Start of Study text

You’ve heard the stories about the bakeries who won’t cater gay weddings, about conversion therapy and the pickets outside abortion clinics. To many Americans, LGBTQIA+ rights and religion are like oil and water, destined to disassociate by holy texts written in the age of Philistines and Persian kings. 

But what if we’ve gotten it all wrong? 

Since its founding in 2004, Santa Cruz interfaith organization Out in Our Faith has shepherded the common ground between God and the LGBTQIA+ community. Its two dozen member congregations range from Catholic ministries to Zen Buddhist meditation centers, that not only open their doors to people of all genders and sexualities, but embrace them. 

Santa Cruz Zen Center — Rachel Grad

Illustration by Thomas Sawano

Buddhism is guided by the Dharma. Compiled some 2,300 years ago in the foothills of the Himalaya mountains, the Dharma is a collection of sermons delivered by the Buddha, the mythical figure who, through years spent in spiritual contemplation, achieved enlightenment, or nirvana.

But over the centuries, as Buddhism travelled down the slopes of Tibet, through the plateaus of the Indian subcontinent and to the shores of China, it evolved to match each culture it encountered. Soto Zen, the brand of Buddhism practiced at the Santa Cruz Zen Center, descends from a lineage of practice imported from Japan, which in turn had been imported from China over a millennium ago. 

As Rachel Grad, a board member at the Santa Cruz Zen Center, explained, the focus of Soto Zen is on life, not life after death. Living by the Dharma is simply a path to good living, which is good enough for most Soto practitioners.

“Even as ‘waking up’ is central to the tradition, it’s about waking up to this life,” Grad said. “Intimacy with even the grit around us, rather than going to heaven or some other place or some other state of mind. […] Somewhere in there, in the very ordinariness of our everyday life, is awakening.”

And so, even though the Dharma was written centuries ago, Buddhism’s acceptance of LGBTQIA+ identity is a matter of principle.

“I’m not sure that gay pride is a Sōotoō issue,” Grad said. “But then somebody can say, ‘Well, it’s not a Soto issue, but it’s a humanitarian issue. Equal rights are a humanitarian issue.’ And humanitarian issues are definitely Soto issues.”

Temple Beth El — Rabbi Paula Marcus

Illustration by Thomas Sawano

Should there be a Jewish state? Is electricity fire? Should a decadent city with five innocents be blown up? 

To Paula Marcus, the senior rabbi at Temple Beth El in Aptos, it’s Judaism’s culture of debate, interpretation and reinterpretation that creates space for LGBTQIA+ acceptance, in spite of Hebrew Bible passages that seem to explicitly denounce male homosexuality.

End of Study text

Return the stretch of the faith and LGBTQIA+ article from "And so, even" through "be blown up?", copied word for word.

Start of Given data

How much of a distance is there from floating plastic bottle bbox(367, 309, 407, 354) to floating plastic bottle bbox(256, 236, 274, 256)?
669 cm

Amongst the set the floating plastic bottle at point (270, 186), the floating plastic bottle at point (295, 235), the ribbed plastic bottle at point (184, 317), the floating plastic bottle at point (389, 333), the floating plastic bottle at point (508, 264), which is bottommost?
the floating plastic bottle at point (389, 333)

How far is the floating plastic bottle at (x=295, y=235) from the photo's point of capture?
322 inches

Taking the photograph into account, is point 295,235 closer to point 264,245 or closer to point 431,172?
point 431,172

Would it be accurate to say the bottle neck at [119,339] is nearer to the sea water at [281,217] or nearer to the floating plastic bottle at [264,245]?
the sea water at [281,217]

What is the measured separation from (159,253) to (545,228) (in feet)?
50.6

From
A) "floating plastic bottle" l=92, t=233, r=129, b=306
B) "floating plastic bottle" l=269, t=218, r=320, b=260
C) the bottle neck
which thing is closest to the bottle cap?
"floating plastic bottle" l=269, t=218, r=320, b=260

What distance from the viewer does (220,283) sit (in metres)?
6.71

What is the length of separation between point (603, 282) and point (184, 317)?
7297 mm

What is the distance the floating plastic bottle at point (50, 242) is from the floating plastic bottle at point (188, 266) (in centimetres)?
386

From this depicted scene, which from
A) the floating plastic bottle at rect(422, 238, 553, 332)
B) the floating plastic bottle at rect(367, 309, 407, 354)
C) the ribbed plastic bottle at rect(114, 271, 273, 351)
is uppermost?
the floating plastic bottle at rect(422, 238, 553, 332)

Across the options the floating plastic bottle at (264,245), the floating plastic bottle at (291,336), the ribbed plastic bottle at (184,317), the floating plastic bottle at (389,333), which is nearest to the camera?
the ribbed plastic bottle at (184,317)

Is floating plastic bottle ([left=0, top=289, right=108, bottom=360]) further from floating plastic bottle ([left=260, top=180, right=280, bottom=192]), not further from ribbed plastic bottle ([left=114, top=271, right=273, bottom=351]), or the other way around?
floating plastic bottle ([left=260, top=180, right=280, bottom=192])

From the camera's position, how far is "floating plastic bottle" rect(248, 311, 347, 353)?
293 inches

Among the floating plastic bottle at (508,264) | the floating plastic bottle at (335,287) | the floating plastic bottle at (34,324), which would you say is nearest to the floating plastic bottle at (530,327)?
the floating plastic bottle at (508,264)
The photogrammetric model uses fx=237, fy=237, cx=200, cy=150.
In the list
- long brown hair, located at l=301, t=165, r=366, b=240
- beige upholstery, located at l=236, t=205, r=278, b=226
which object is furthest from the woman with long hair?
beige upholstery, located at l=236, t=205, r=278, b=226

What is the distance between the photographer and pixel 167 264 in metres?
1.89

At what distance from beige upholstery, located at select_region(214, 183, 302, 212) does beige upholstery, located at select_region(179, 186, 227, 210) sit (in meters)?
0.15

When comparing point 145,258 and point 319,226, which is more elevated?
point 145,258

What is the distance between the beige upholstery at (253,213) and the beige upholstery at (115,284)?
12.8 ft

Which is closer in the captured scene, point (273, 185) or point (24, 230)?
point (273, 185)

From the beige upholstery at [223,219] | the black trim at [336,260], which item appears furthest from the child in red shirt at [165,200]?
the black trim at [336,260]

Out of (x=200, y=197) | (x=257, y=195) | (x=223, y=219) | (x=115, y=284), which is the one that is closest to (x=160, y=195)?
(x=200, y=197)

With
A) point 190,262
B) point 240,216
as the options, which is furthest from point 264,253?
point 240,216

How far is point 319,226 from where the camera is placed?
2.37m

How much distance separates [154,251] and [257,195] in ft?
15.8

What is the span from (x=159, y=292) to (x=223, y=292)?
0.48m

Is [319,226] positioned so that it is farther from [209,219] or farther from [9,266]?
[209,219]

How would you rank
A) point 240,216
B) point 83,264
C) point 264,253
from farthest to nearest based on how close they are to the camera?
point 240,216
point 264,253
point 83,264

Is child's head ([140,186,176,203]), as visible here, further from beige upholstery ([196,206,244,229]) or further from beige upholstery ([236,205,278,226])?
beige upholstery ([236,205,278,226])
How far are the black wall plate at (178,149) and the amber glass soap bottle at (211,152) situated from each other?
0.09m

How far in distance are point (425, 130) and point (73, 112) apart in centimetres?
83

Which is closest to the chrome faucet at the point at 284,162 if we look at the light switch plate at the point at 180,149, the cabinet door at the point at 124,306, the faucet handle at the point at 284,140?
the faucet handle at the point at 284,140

End of Given data

* Written solution:
And so, even though the Dharma was written centuries ago, Buddhism’s acceptance of LGBTQIA+ identity is a matter of principle.

“I’m not sure that gay pride is a Sōotoō issue,” Grad said. “But then somebody can say, ‘Well, it’s not a Soto issue, but it’s a humanitarian issue. Equal rights are a humanitarian issue.’ And humanitarian issues are definitely Soto issues.”

Temple Beth El — Rabbi Paula Marcus

Illustration by Thomas Sawano

Should there be a Jewish state? Is electricity fire? Should a decadent city with five innocents be blown up?